Предложенный текст:
От всех этих причин не только не самоокупается Архипелаг, но приходится стране ещё дорого доплачивать за удовольствие его иметь.
Когда в Москве на улице Огарёва для расчистки под новые здания ломали старые, простоявшие более века, то балки из междуэтажных перекрытий не только не выбрасывались, не только не шли на дрова – но на столярные изделия! Это было звенящее чистое дерево. Такова была у наших прадедов просушка.
Мы же всё спешим, нам всё некогда. Неужели ещё ждать, пока балки высохнут? На Калужской заставе мы мазали балки новейшими антисептиками – и всё равно балки загнивали, в них появлялись грибки, да так проворно, что ещё до сдачи здания приходилось взламывать полы и на ходу менять эти балки.
Поэтому через сто лет всё, что строили мы, зэки, да и вся страна, наверняка не будет так звенеть, как те старые балки с улицы Огарёва.
Уместно было бы закончить эту главу долгим списком работ, выполненных заключёнными хотя бы с первой сталинской пятилетки и до хрущёвских времён. Но я, конечно, не в состоянии его написать. Я могу только начать его, чтобы желающие вставляли и продолжали.

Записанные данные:
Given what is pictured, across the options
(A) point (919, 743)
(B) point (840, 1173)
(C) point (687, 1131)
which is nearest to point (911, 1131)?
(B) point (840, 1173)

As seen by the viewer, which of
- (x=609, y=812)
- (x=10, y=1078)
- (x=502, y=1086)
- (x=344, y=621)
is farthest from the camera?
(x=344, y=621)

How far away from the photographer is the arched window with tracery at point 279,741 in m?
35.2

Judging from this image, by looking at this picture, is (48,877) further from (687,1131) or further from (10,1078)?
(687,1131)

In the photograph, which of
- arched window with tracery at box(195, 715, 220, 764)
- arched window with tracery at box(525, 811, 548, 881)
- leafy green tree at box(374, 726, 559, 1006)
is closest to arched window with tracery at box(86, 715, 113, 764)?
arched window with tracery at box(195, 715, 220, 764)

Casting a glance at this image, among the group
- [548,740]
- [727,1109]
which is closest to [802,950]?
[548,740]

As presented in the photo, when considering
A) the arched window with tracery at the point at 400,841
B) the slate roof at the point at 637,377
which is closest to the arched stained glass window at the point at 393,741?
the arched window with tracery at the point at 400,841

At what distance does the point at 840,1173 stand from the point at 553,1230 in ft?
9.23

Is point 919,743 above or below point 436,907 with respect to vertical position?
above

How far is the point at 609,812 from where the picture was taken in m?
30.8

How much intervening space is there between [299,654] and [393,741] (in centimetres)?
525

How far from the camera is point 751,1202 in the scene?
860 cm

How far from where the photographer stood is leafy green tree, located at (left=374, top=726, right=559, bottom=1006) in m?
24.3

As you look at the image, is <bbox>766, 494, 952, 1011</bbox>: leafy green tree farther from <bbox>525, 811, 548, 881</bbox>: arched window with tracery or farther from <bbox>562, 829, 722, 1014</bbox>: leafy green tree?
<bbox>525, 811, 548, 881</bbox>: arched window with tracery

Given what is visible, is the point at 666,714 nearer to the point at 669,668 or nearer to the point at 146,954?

Выполните задания:
[1] Чем на Калужской заставе мазали балки, согласно отрывку о балках с улицы Огарёва?
[2] Пожалуйста, запишите без изменений всё из записей, от строки со словами «As you look» до самого конца записей включительно.

Ответы:
[1] Новейшими антисептиками.

[2]
As you look at the image, is <bbox>766, 494, 952, 1011</bbox>: leafy green tree farther from <bbox>525, 811, 548, 881</bbox>: arched window with tracery or farther from <bbox>562, 829, 722, 1014</bbox>: leafy green tree?
<bbox>525, 811, 548, 881</bbox>: arched window with tracery

Given what is visible, is the point at 666,714 nearer to the point at 669,668 or nearer to the point at 146,954?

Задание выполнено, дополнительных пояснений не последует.